As the tears streamed down my cheeks, he grabbed my shoulders tightly. When I looked into his eyes, I saw sorrow. I knew why. Earlier, during the attack on the Al Bhed Home, he learned that I would die summoning the Final Aeon to defeat Sin. His grip on my shoulders loosened and he kissed me. And suddenly, I stopped crying and closed my eyes. His lips were soft and gentle. And for a few seconds, I was truly happy.
That was when I woke up. I found myself in my bed with tears in my eyes. I would have normally gone back to bed, but that night, I couldn't bear Tidus' absence anymore. I just wanted to see him. To hold him. To kiss him one last time. But it had been a year since he and Sin disappeared. It was clear Tidus wasn't coming back. And I hated admitting it to myself. It hurt too much to admit it. I glanced at my patio. Even though I didn't want to do it, it was the only way to see him again.

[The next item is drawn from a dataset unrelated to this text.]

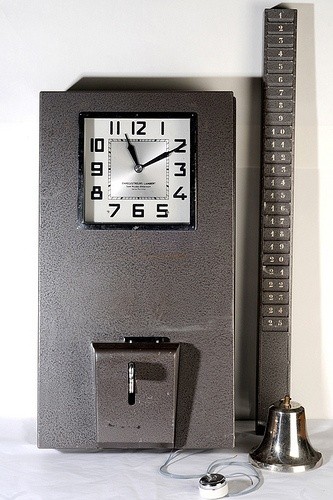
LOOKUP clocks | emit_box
[76,112,197,230]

I walked to the door and opened it. I got up on the edge and looked down. A cold ocean breeze bit at my soul as I though, "It's a long way down." I prayed to anybody who could hear me, "Please, just tell me where he is. Give me a sign." And before I was about to jump, I heard a whistle behind me. I whispered, "Tidus...?" and turned around. It was him.
I ran into his open arms and cried my heart out. I told him, "You were gone so long." "All those nights I dreamt about you, about us." And finally, "I missed you." He simply shushed me. I looked up into his eyes, and I saw that he was happy to see me again. As we kissed, I felt the warmth of the sun as it rose over the sea, a salty tear from his cheek, and his soft, gentle lips touch mine. When our lips finally separated, he looked into my eyes and said, "I love you, Yuna." Then, I said the one thing that I waited a year to say, "I love you too, Tidus."